Mysql – how to deal with thesql 500 million data per month

MySQLmysql-5.6

this is a interview question

a telecom billing system, there is a internet flow table (phone_number,start_time,stop_time,time_lasting,fare),500 million records per month(2G),every record size is 300K, insert and update when people use 4G to surf the internet,and update their account balance every time(166 write/s),and people will query their internet details from 5 * 6 = 30 hundred million (save half year data)

question1:how to use mysql to handle these data?
quesiton2:how to optimize insert and update?
question3:how to optimize query ?

my opion (mybe not correct)
1.insert and update is a transaction so use InnoDB engine
2.partition table every day
3.do I need redis or anything to help speed up insert and update ?
4.I don't know how to deal with this query optimize

thank you very much

Best Answer

Plan A: ENGINE=InnoDB, with these specific suggestions:

Since you are purging after 6 months, I recommend PARTITION BY RANGE (TO_DAYS(...)) with weekly partitions.

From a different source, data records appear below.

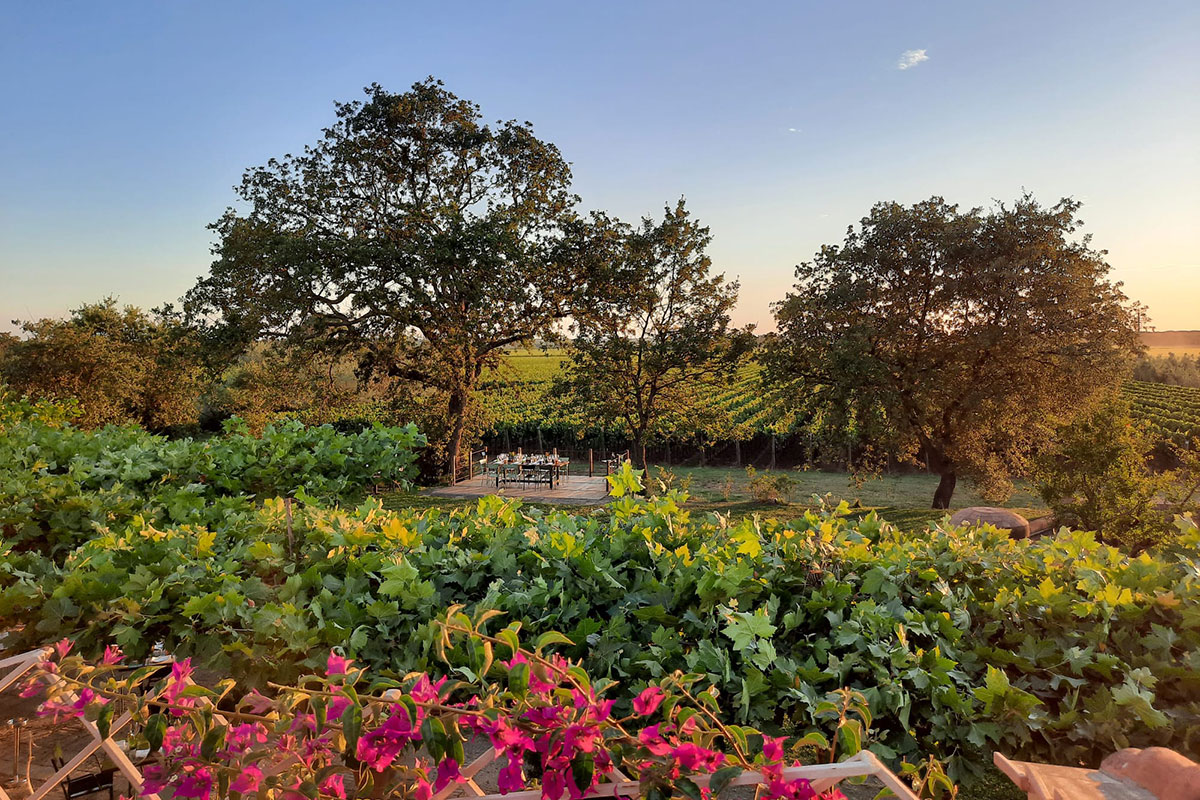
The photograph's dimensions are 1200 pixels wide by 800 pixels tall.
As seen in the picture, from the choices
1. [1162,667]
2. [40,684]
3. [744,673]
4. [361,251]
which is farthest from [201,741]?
[361,251]

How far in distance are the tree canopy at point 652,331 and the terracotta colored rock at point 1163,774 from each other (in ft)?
57.4

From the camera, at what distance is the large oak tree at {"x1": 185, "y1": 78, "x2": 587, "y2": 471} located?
17.4 metres

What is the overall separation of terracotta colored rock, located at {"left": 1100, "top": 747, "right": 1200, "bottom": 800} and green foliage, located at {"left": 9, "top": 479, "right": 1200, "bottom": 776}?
A: 0.71 metres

Every week, drop the oldest and REORGANIZE "future" into "next week" and "future". See Details.

Partitioning by day leads to so many partitions that it is inefficient. And, dropping a week's worth of data is just as easy as a day's worth.

a_vlad is right that partitioning does not necessarily help with queries. But it is excellent for that time-based purge.

200M * 300K is more like 2T. Where is the math error? Perhaps 300B? Are you implying a fixed-length row? Don't.

300KB for one record seems terribly big -- what are you keeping in it? Seriously consider normalizing out any repetitive columns.

Provide a tentative SHOW CREATE TABLE and the main queries (insert/update/delete). It is unclear that there need to be any updates or deletes for your application.

166 writes/sec is pushing the limits of a spinning drive. Either use hardware RAID-5 with a Battery Backed Write Cache or use SSDs.

I suggest you adapt the suggestions in my High speed ingestion blog. That discusses a technique for getting well past 166 writes/sec. (Keep in mind that you will have peak loads that are much higher than 166.)

Plan B: NDB Cluster. (Sorry, I don't have specific suggestions. But NDB was designed for Telecom.)

Redis? That adds another moving part -- more things to go wrong. And, assuming that your traffic is reasonably consistent, there is little to be gained by any buffering scheme.

The MySQL box should be separate from the Client box(es). You should design the client boxes (web servers?) to be scalable -- any number of them, add more as needed.